» Excerpted data:
====================
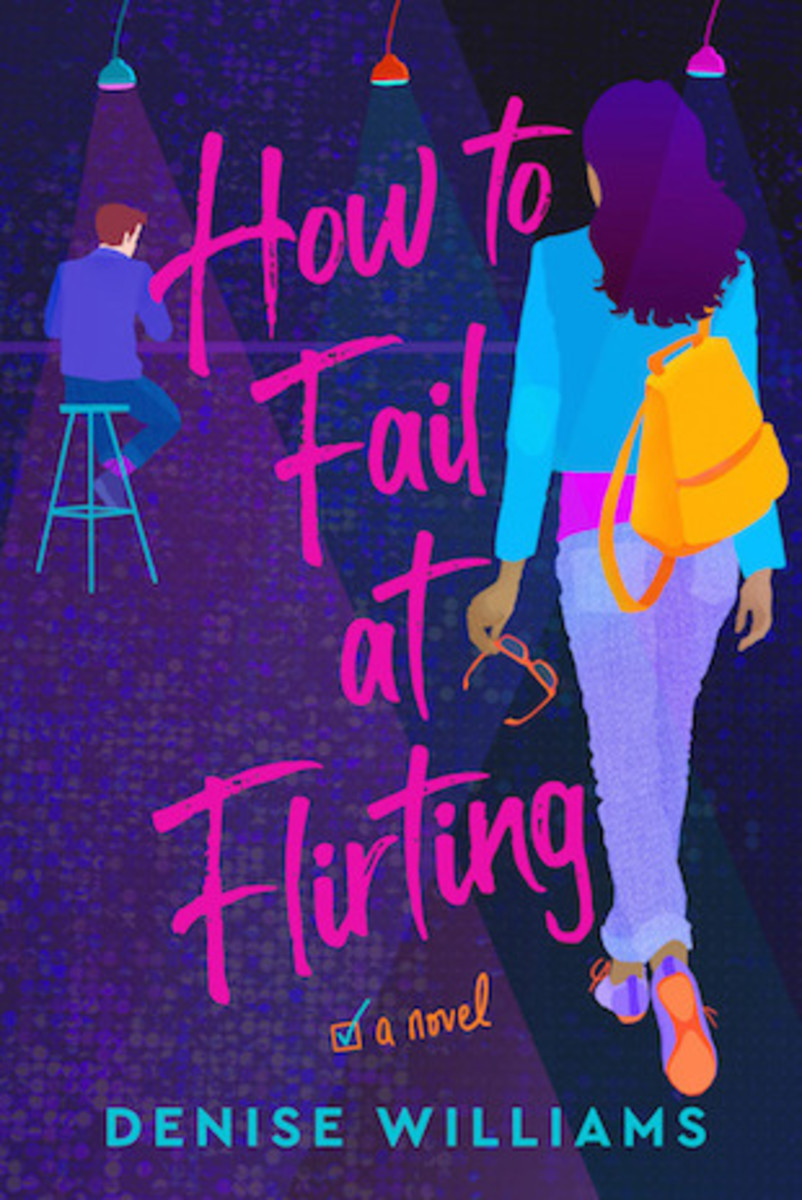 how_to_fail_at_flirting_a_novel_by_denise_williams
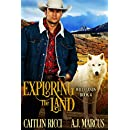 Exploring the Land (Wild Lands Book 4)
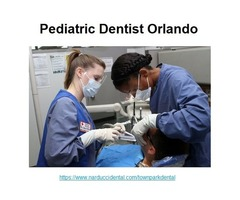 Want to Relieve from dental problems? Pediatric Dentist Orlando will help you out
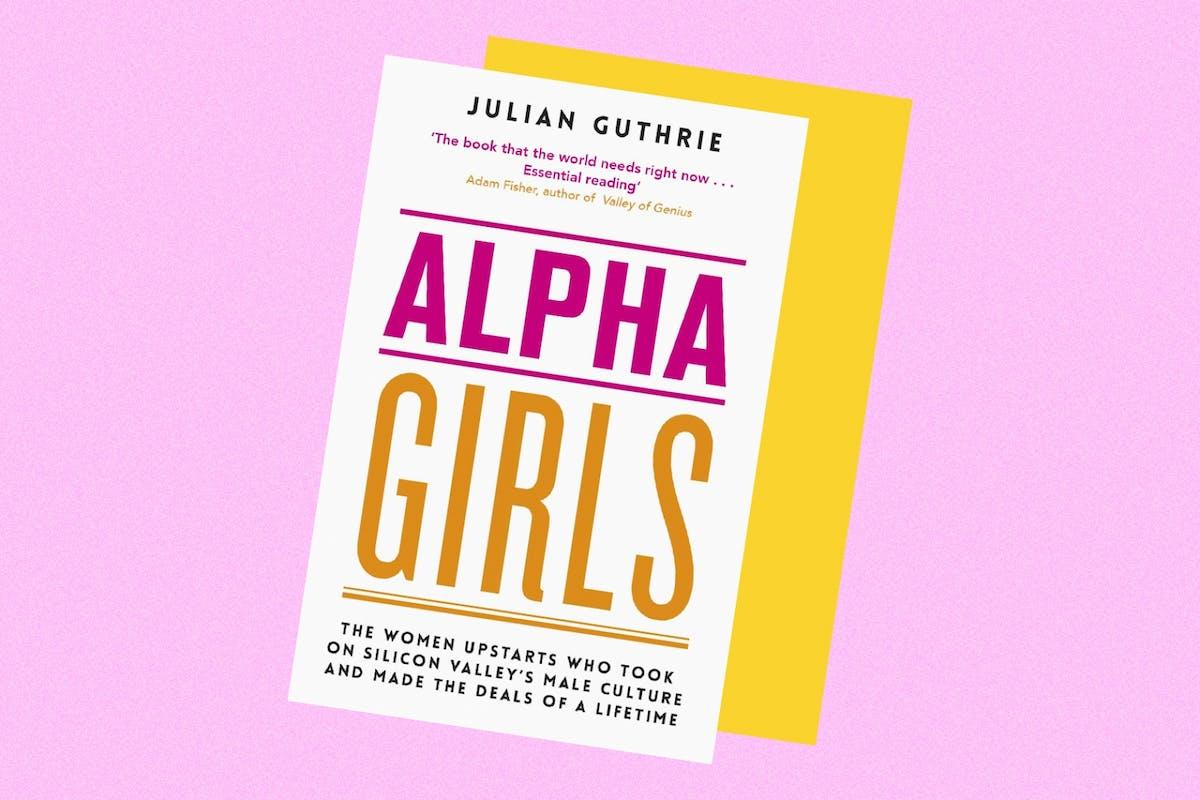 Alpha Girls by Julian Guthrie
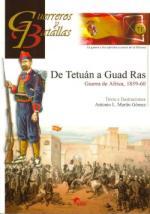 49171 - Martin Gomez, A.L. - Guerreros y Batallas 071: De Tetuan a Guad Ras. Guerra de Africa 1859-1860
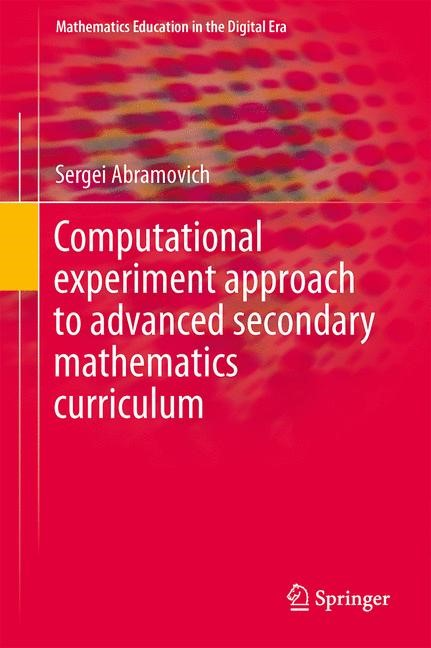 Computational Experiment Approach to Advanced Secondary Mathematics Curriculum | Abramovich, 2014 | Buch (Cover)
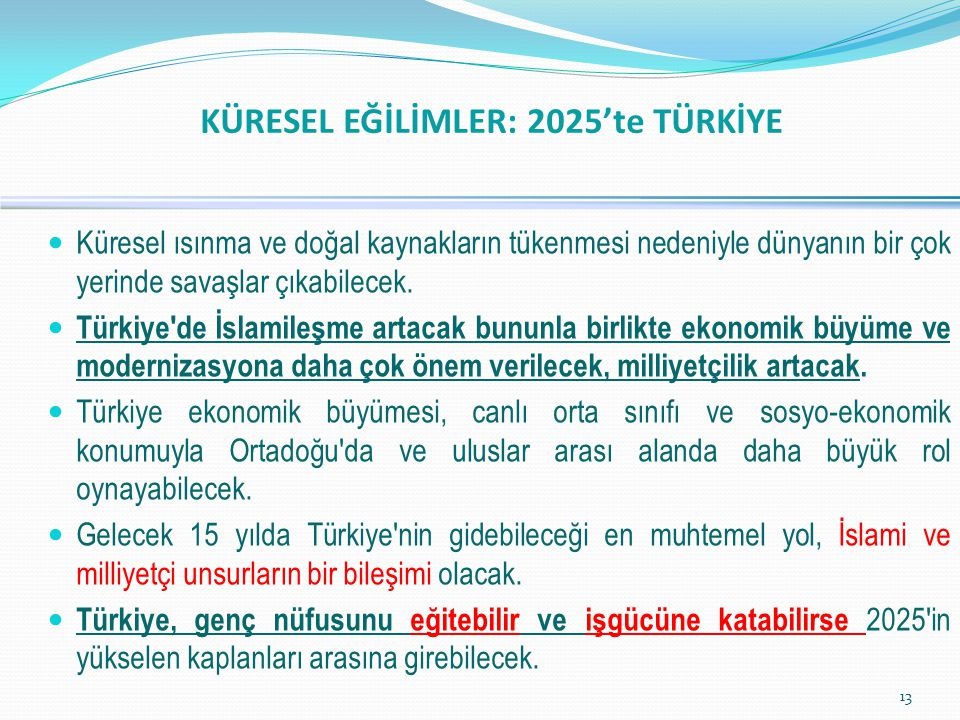  Küresel ısınma ve doğal kaynakların tükenmesi nedeniyle dünyanın bir çok yerinde savaşlar çıkabilecek.  Türkiye'de İslamileşme artacak bununla birl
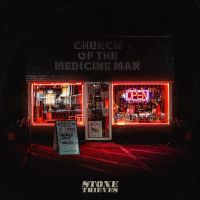 REVIEW: STONE THEIVES - CHURCH OF THE MEDICINE MAN (2020)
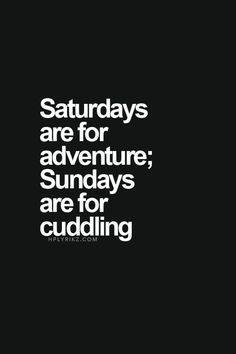 Saturdays = adventure, Sundays = cuddling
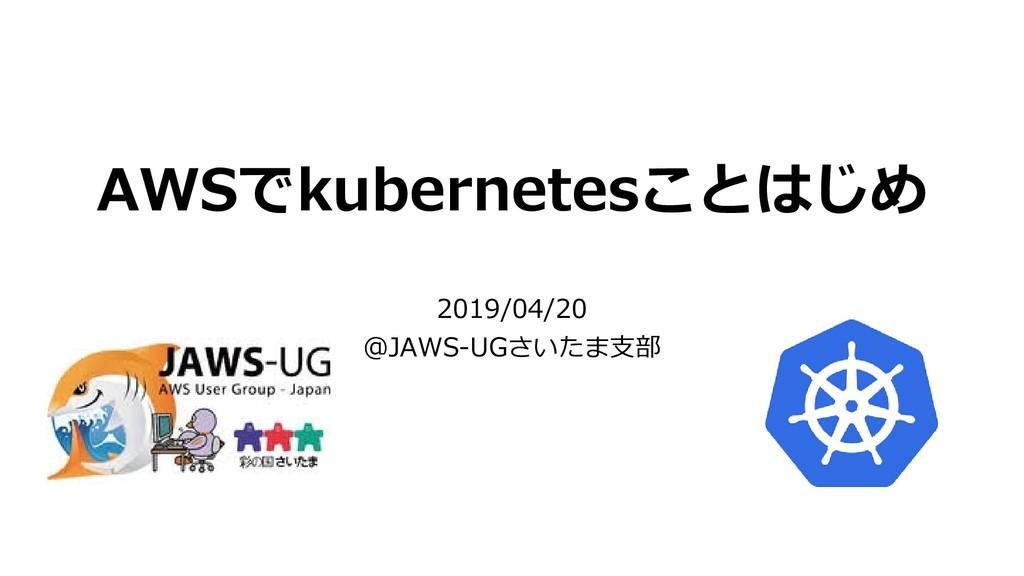 AWSでkubernetesことはじめ 2019/04/20 @JAWS-UGさいたま支部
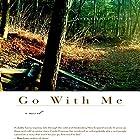 Go With Me: A Novel (P.S.) Hörbuch von Castle Freeman Gesprochen von: Steven Roy Grimsley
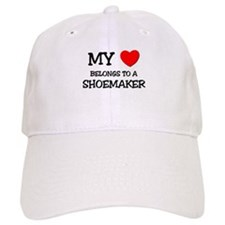 My Heart Belongs To A SHOEMAKER Baseball Cap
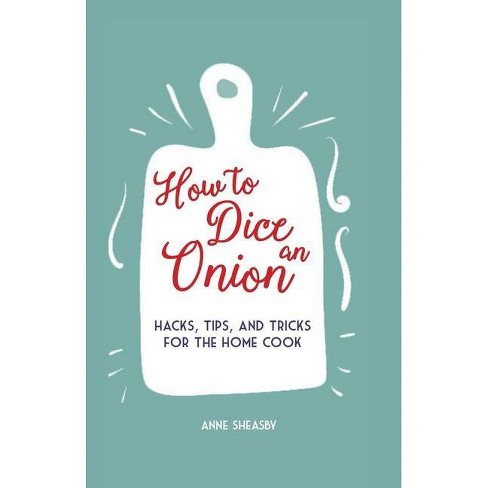 How to Dice an Onion - by  Anne Sheasby (Hardcover) - image 1 of 1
====================
» Required work: Each entry above is to be restated exactly, without its images.

» Written response:
 how_to_fail_at_flirting_a_novel_by_denise_williams
 Exploring the Land (Wild Lands Book 4)
 Want to Relieve from dental problems? Pediatric Dentist Orlando will help you out
 Alpha Girls by Julian Guthrie
 49171 - Martin Gomez, A.L. - Guerreros y Batallas 071: De Tetuan a Guad Ras. Guerra de Africa 1859-1860
 Computational Experiment Approach to Advanced Secondary Mathematics Curriculum | Abramovich, 2014 | Buch (Cover)
  Küresel ısınma ve doğal kaynakların tükenmesi nedeniyle dünyanın bir çok yerinde savaşlar çıkabilecek.  Türkiye'de İslamileşme artacak bununla birl
 REVIEW: STONE THEIVES - CHURCH OF THE MEDICINE MAN (2020)
 Saturdays = adventure, Sundays = cuddling
 AWSでkubernetesことはじめ 2019/04/20 @JAWS-UGさいたま支部
 Go With Me: A Novel (P.S.) Hörbuch von Castle Freeman Gesprochen von: Steven Roy Grimsley
 My Heart Belongs To A SHOEMAKER Baseball Cap
 How to Dice an Onion - by  Anne Sheasby (Hardcover) - image 1 of 1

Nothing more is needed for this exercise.